— START OF Page —
Neoliberals Oppose Market Intervention — Unless the Market Is Screwing US Corporations

In response to OPEC+’s decision to cut oil production to protect profits, the Biden administration is proposing market intervention. But when American oil companies acted similarly earlier this year, the White House was fine with it.

Abdulaziz bin Salman, Saudi Arabia's energy minister, speaks during a news conference following OPEC+'s meeting in Vienna on October 5, 2022. (Akos Stiller / Bloomberg via Getty Images)

On October 5, the Organization of the Petroleum Exporting Countries Plus (OPEC+) announced its decision to cut oil production by an unprecedented two million barrels, skyrocketing forecasted global oil prices in anticipation of yet another disruption to supply chains this year after Russia’s invasion of Ukraine.

The White House immediately condemned the organization’s decision, with National Security Council spokesman John Kirby claiming it was maliciously spearheaded by Saudi Arabia in order to “increase Russian revenues and blunt the effectiveness of sanctions” against the fellow OPEC+ member.

In response to the move, the Biden administration is reportedly considering pushing for a bill called No Oil Producing and Exporting Cartels (NOPEC). The bill would change antitrust laws to revoke the sovereign immunity protecting OPEC+ members, allowing the Justice Department to sue nations that restrain trade in oil, natural gas, or any petroleum product.

From one angle, the OPEC+ nations are acting in accordance with the logic of the free market, prioritizing forecasted profit margins over the unquantifiable and unforeseeable conditions on the ground. This is the logic of the neoliberal economic system that the United States, alongside the World Bank and the International Monetary Fund, has architected and globalized since the 1980s. To be clear, the OPEC+ nations, especially Saudi Arabia and Russia, are not just innocent market actors; they do have political motivations. But the United States has always been able to hide behind that screen of economic objectivity, even as its maneuvers were clearly a bid to maintain its foreign policy interests — so it’s striking to see the US change its tune when other nations do the same.

US officials and billionaire-funded media outlets, think tanks, and economics departments have long regarded the “invisible hand of the free market” as unquestionably the most effective and ethical means of organizing the global economy. But it appears that when market winds blow against the interests of US global hegemony, that neoliberal commitment to the free market goes out the window — and market interventionism is suddenly no longer the exclusive practice of authoritarian Communists.

The US federal government’s desire to implement the NOPEC bill to punish nations pursuing profit at its political expense effectively enables the US state to directly intervene in the global free market. In doing so, it exposes that the American commitment to global neoliberal capitalism was never about the political and social virtues ascribed to it — individuality, merit, innovation, and freedom — but the continued global hegemony of the American state and American business.
— END OF Page —
Goal A: According to the article on OPEC+ and the NOPEC bill, by how much did OPEC+ decide on October 5 to cut oil production?
Goal B: Write the next part of the article on OPEC+, the NOPEC bill, and US neoliberal policy, beginning after its final paragraph.
— START OF Provided data —
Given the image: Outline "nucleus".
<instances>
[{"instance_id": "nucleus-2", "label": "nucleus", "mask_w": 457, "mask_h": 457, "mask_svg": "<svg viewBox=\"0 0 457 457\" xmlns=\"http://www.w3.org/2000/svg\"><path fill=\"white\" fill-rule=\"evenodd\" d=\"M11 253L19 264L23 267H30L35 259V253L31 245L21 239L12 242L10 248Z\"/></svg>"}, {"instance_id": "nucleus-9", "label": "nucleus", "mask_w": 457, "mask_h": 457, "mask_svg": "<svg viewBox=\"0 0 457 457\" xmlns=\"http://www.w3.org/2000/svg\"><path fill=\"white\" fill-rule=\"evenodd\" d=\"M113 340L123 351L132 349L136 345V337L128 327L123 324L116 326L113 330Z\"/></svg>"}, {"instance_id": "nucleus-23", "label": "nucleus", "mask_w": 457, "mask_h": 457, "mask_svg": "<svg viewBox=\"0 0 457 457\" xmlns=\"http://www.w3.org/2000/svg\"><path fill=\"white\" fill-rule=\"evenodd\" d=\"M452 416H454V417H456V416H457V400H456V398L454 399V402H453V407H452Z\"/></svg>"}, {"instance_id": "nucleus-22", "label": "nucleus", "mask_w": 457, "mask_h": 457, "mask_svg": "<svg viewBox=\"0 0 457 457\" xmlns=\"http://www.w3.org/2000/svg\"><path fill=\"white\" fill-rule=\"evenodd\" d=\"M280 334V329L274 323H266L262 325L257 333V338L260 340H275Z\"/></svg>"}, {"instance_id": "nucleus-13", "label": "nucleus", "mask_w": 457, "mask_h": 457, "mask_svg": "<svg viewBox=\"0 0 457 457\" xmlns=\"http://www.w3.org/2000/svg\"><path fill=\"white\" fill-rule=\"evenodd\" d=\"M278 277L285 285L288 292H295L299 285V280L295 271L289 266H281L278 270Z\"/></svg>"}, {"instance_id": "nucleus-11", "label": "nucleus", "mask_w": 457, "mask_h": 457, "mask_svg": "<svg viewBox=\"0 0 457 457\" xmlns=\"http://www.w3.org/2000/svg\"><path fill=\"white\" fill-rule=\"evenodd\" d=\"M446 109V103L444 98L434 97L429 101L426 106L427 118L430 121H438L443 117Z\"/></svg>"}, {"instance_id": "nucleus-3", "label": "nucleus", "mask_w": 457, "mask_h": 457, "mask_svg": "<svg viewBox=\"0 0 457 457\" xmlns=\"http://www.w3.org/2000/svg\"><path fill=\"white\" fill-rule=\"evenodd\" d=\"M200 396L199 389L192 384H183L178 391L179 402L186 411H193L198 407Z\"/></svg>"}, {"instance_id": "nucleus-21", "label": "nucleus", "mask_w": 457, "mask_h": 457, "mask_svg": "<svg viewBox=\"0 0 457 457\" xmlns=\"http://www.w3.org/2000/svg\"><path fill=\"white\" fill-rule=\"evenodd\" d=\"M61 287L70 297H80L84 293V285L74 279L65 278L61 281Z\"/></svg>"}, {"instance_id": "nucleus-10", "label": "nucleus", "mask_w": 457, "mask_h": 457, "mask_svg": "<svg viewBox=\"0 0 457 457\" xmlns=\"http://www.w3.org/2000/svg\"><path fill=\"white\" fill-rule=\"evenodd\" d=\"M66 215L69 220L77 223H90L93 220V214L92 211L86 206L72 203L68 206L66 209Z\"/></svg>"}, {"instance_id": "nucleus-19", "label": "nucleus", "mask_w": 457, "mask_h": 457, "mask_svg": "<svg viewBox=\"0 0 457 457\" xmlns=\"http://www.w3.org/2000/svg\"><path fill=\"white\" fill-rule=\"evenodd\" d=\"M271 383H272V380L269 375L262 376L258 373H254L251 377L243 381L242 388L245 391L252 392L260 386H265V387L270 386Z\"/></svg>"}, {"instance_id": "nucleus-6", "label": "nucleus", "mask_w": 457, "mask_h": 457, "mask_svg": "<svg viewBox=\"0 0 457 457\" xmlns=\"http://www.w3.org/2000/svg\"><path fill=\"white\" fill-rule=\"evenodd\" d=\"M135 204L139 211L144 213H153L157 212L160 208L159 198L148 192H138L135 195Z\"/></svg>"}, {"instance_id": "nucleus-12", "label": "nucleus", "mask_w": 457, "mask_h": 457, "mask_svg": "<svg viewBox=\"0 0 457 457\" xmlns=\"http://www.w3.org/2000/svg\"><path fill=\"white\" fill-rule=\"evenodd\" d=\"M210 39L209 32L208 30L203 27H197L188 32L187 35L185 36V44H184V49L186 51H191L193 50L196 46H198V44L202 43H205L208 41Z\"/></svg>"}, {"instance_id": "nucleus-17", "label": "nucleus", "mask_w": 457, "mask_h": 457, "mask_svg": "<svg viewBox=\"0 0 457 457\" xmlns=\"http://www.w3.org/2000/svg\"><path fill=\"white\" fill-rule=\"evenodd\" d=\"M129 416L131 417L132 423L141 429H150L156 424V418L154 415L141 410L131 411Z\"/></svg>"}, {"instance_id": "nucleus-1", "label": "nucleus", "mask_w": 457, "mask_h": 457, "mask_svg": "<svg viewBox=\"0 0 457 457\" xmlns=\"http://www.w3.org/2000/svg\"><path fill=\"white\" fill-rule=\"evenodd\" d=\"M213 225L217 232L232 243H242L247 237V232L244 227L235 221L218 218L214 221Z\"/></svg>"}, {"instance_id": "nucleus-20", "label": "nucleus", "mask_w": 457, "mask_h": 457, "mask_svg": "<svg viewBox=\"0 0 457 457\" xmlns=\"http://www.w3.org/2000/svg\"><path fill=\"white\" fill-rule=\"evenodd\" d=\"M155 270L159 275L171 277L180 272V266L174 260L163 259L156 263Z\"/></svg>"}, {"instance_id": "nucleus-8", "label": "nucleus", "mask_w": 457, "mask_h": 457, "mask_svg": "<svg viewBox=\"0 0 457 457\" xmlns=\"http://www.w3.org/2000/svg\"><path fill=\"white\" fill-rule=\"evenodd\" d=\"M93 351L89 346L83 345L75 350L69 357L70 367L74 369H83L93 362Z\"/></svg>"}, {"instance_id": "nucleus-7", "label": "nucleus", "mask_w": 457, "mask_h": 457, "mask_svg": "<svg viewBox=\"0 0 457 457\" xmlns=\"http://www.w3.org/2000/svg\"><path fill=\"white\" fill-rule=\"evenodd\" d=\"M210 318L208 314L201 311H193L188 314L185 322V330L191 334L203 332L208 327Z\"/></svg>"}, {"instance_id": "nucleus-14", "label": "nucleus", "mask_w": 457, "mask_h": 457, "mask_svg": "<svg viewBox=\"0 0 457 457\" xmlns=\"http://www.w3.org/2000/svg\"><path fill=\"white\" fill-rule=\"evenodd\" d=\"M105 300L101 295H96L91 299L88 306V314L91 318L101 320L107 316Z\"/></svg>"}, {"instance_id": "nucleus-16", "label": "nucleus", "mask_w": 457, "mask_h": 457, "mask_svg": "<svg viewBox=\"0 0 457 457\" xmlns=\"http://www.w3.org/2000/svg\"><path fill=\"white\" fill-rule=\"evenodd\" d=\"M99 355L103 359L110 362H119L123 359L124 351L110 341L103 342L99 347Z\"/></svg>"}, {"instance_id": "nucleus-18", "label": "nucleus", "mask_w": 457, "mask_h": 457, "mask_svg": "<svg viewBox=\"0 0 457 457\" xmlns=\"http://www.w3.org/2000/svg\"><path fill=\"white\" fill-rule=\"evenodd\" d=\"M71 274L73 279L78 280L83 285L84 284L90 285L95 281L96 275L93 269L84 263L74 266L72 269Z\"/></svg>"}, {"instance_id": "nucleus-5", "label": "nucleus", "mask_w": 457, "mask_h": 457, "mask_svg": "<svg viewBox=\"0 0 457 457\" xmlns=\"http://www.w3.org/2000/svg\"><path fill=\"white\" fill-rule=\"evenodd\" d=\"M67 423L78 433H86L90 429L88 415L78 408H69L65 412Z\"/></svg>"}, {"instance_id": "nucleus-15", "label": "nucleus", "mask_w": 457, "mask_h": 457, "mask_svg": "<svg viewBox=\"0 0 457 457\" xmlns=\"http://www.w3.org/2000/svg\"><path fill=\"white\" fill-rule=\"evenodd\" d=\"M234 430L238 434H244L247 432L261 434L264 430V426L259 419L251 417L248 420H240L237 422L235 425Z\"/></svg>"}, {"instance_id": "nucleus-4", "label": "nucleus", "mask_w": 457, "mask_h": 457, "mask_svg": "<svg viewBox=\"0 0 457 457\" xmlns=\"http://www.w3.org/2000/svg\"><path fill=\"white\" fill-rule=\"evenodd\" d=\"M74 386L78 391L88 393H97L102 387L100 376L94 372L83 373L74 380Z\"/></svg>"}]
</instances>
— END OF Provided data —
— START OF Provided data —
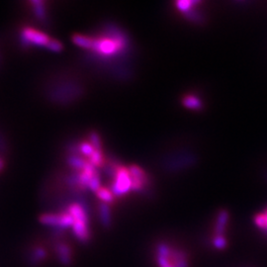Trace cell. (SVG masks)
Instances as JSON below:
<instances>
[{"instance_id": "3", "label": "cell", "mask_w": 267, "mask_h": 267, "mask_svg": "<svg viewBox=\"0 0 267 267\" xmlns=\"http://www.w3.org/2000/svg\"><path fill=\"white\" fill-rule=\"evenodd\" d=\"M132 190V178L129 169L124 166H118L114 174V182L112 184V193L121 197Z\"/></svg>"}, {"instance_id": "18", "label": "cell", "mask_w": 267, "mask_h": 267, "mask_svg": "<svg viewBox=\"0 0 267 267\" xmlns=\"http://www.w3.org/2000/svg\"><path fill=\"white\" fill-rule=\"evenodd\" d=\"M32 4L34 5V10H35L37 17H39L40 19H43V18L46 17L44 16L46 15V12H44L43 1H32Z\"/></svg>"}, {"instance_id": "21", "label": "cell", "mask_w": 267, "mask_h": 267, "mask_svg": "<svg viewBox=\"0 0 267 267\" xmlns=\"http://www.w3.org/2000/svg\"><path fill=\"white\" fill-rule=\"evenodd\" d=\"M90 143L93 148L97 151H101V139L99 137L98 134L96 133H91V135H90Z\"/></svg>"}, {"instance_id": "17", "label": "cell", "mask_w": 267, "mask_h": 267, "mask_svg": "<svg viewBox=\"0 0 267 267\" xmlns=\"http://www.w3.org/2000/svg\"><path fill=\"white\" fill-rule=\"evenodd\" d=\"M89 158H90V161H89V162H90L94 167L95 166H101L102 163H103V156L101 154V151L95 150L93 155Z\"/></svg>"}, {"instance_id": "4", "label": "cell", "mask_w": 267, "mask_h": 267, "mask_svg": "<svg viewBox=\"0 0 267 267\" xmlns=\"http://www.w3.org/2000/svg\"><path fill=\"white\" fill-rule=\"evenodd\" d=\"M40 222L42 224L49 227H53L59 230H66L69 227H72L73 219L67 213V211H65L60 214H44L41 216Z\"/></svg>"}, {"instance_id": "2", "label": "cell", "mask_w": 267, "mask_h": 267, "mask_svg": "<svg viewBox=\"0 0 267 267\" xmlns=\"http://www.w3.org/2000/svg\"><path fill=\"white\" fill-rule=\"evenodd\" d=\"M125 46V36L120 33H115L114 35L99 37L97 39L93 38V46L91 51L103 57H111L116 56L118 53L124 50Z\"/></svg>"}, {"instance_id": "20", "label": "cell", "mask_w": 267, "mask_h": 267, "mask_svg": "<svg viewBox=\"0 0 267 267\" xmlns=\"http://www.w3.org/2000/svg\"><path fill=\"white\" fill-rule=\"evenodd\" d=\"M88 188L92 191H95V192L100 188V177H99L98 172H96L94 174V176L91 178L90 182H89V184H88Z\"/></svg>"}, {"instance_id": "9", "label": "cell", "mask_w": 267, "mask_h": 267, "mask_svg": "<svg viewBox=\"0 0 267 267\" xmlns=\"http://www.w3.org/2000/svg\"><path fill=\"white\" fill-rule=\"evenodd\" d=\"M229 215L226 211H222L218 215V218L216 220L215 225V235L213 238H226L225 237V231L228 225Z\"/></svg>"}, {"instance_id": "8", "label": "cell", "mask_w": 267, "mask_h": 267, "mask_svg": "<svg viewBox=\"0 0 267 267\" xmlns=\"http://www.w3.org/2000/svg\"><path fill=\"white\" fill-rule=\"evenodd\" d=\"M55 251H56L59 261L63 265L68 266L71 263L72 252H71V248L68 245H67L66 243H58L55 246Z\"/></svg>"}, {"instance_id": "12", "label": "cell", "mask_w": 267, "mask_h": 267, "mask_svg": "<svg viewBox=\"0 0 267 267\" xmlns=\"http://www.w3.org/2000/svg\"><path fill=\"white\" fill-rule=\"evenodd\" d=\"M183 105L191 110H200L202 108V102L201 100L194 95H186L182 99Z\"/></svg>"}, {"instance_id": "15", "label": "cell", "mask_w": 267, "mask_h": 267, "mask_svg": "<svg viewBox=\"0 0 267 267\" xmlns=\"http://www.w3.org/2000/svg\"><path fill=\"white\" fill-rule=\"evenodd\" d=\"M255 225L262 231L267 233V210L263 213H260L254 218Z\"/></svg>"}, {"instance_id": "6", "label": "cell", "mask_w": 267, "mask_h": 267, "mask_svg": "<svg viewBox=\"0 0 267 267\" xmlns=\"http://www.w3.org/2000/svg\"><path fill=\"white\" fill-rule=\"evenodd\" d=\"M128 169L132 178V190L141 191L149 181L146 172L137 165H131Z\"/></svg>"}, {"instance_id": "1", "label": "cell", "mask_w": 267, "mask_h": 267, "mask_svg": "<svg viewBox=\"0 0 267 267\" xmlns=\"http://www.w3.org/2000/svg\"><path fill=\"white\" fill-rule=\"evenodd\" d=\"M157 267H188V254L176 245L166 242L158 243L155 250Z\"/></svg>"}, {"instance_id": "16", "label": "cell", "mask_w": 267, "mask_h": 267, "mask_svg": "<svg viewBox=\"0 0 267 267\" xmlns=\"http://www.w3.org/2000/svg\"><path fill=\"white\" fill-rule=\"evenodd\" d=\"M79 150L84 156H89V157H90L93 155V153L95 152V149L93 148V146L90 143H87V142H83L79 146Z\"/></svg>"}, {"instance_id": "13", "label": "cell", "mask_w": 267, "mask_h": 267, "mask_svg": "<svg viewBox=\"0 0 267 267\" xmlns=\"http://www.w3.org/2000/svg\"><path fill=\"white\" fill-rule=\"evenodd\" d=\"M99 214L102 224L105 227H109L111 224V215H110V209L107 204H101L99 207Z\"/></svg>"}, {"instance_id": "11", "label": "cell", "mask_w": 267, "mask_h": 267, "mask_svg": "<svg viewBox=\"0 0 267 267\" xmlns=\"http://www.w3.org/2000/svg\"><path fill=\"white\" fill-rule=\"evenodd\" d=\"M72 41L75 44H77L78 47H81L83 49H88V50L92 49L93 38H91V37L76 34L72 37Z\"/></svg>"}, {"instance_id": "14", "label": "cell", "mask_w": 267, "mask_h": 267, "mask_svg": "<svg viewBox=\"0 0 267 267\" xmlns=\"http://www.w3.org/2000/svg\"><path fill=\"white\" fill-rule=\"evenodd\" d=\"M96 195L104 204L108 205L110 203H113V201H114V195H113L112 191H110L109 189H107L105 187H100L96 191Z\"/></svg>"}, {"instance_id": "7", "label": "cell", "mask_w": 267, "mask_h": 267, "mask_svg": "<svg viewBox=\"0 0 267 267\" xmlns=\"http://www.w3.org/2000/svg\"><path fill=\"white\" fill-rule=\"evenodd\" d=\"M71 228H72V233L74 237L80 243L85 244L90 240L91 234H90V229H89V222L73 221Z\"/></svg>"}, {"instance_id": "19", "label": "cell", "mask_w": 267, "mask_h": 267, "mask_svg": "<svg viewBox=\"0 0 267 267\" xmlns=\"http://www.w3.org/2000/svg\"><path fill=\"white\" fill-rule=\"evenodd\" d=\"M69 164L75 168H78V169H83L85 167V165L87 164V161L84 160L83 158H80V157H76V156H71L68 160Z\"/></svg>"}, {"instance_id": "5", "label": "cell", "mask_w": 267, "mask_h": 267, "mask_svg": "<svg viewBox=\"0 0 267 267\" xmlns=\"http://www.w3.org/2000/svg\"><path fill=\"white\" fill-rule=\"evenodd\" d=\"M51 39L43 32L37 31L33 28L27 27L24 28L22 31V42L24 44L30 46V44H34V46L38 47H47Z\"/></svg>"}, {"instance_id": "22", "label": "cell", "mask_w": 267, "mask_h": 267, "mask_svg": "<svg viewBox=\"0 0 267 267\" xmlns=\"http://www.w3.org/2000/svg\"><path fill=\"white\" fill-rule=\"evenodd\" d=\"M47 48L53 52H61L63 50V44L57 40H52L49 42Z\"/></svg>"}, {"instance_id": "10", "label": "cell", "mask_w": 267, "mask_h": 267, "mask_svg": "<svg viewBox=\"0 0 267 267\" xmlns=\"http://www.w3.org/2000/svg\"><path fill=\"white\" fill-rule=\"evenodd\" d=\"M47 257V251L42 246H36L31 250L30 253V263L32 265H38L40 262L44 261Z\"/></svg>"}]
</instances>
— END OF Provided data —
— START OF Provided data —
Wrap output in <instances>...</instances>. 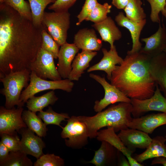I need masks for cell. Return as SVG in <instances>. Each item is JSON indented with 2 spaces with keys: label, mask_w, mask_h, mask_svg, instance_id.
— END OF Provided data —
Final answer A: Two million barrels.

Final answer B:
Saudi-Russian Collusion or Callous Profit Incentive?

The Saudi Foreign Ministry released a statement on October 13 dismissing the United States’ condemnation as “not based on facts,” insisting that the decision to cut oil production was made in a “purely economic context.” The statement went on to stress the kingdom’s view of its relationship with the United States as a “strategic one,” calling for mutual respect for the sovereign decisions of the kingdom and other member nations of OPEC+.

The Biden administration responded to the Saudis’ claims of economic objectivity, maintaining that US officials presented analysis to the Saudis ahead of the October 5 meeting showing the overall negative financial consequences a potential cut to OPEC+’s production would have on the global economy.

However, energy and security analyst Larry Goldstein of the Center for Strategic and International Studies — a bipartisan think tank hardly inclined to contravene the interests of the American establishment  — holds that OPEC+’s economic rationale to cut production is indeed sound, as the Saudis claim. Since June, oil prices have been steadily declining. While OPEC+ forecasted global oil demand to increase threefold throughout 2022, the reality has fallen well short of projections. This is reflected in the United States, where demand only grew by half of what was forecasted for the year. Analysts attribute the reduced global demand for oil to inflation and fears of a looming economic recession, and project that it will continue to decrease.

As a result, the OPEC+ nations found themselves with an unexpected and growing oversupply of stockpiled oil, which was declining in value in the lead up to the October 5 meeting in Vienna. The decision to reduce outputs makes sense as a means of maintaining profits margins.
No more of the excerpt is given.